--- PROVIDED ENTRIES Enclosed Below ---

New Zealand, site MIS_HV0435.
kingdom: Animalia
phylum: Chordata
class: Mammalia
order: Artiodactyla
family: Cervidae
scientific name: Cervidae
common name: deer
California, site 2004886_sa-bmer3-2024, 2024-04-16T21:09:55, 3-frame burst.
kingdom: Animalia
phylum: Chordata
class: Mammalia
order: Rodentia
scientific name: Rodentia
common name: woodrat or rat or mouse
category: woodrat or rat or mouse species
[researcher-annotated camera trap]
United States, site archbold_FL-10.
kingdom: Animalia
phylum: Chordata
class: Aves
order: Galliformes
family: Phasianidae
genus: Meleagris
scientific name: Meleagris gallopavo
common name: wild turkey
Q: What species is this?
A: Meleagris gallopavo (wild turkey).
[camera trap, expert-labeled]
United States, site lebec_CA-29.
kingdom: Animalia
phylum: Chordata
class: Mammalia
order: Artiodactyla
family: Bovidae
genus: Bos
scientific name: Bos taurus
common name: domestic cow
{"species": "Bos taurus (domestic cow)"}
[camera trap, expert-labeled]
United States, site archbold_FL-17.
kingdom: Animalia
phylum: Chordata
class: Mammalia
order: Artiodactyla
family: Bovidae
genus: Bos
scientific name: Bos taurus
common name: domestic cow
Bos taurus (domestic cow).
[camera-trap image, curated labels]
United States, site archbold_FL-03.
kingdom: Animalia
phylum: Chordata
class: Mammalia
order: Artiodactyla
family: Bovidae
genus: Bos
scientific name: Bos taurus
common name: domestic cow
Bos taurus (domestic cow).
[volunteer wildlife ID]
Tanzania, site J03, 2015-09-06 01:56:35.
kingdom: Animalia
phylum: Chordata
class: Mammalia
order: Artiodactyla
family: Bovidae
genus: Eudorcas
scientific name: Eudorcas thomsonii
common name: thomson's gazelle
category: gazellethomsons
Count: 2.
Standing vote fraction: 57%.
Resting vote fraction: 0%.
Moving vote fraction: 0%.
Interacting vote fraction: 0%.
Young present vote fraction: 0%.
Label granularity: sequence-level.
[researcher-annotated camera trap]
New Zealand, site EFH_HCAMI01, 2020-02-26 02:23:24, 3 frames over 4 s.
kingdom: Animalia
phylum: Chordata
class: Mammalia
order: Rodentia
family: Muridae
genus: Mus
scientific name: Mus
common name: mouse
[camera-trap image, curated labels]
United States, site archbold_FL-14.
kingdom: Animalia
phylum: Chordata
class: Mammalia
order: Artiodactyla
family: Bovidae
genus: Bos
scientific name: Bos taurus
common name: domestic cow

--- End of Enclosed PROVIDED ENTRIES ---

(PROBLEM STATEMENT) An exact copy of every record is needed; write it out in full.

(OUTPUT FOR THIS EXERCISE)
New Zealand, site MIS_HV0435.
kingdom: Animalia
phylum: Chordata
class: Mammalia
order: Artiodactyla
family: Cervidae
scientific name: Cervidae
common name: deer
California, site 2004886_sa-bmer3-2024, 2024-04-16T21:09:55, 3-frame burst.
kingdom: Animalia
phylum: Chordata
class: Mammalia
order: Rodentia
scientific name: Rodentia
common name: woodrat or rat or mouse
category: woodrat or rat or mouse species
[researcher-annotated camera trap]
United States, site archbold_FL-10.
kingdom: Animalia
phylum: Chordata
class: Aves
order: Galliformes
family: Phasianidae
genus: Meleagris
scientific name: Meleagris gallopavo
common name: wild turkey
Q: What species is this?
A: Meleagris gallopavo (wild turkey).
[camera trap, expert-labeled]
United States, site lebec_CA-29.
kingdom: Animalia
phylum: Chordata
class: Mammalia
order: Artiodactyla
family: Bovidae
genus: Bos
scientific name: Bos taurus
common name: domestic cow
{"species": "Bos taurus (domestic cow)"}
[camera trap, expert-labeled]
United States, site archbold_FL-17.
kingdom: Animalia
phylum: Chordata
class: Mammalia
order: Artiodactyla
family: Bovidae
genus: Bos
scientific name: Bos taurus
common name: domestic cow
Bos taurus (domestic cow).
[camera-trap image, curated labels]
United States, site archbold_FL-03.
kingdom: Animalia
phylum: Chordata
class: Mammalia
order: Artiodactyla
family: Bovidae
genus: Bos
scientific name: Bos taurus
common name: domestic cow
Bos taurus (domestic cow).
[volunteer wildlife ID]
Tanzania, site J03, 2015-09-06 01:56:35.
kingdom: Animalia
phylum: Chordata
class: Mammalia
order: Artiodactyla
family: Bovidae
genus: Eudorcas
scientific name: Eudorcas thomsonii
common name: thomson's gazelle
category: gazellethomsons
Count: 2.
Standing vote fraction: 57%.
Resting vote fraction: 0%.
Moving vote fraction: 0%.
Interacting vote fraction: 0%.
Young present vote fraction: 0%.
Label granularity: sequence-level.
[researcher-annotated camera trap]
New Zealand, site EFH_HCAMI01, 2020-02-26 02:23:24, 3 frames over 4 s.
kingdom: Animalia
phylum: Chordata
class: Mammalia
order: Rodentia
family: Muridae
genus: Mus
scientific name: Mus
common name: mouse
[camera-trap image, curated labels]
United States, site archbold_FL-14.
kingdom: Animalia
phylum: Chordata
class: Mammalia
order: Artiodactyla
family: Bovidae
genus: Bos
scientific name: Bos taurus
common name: domestic cow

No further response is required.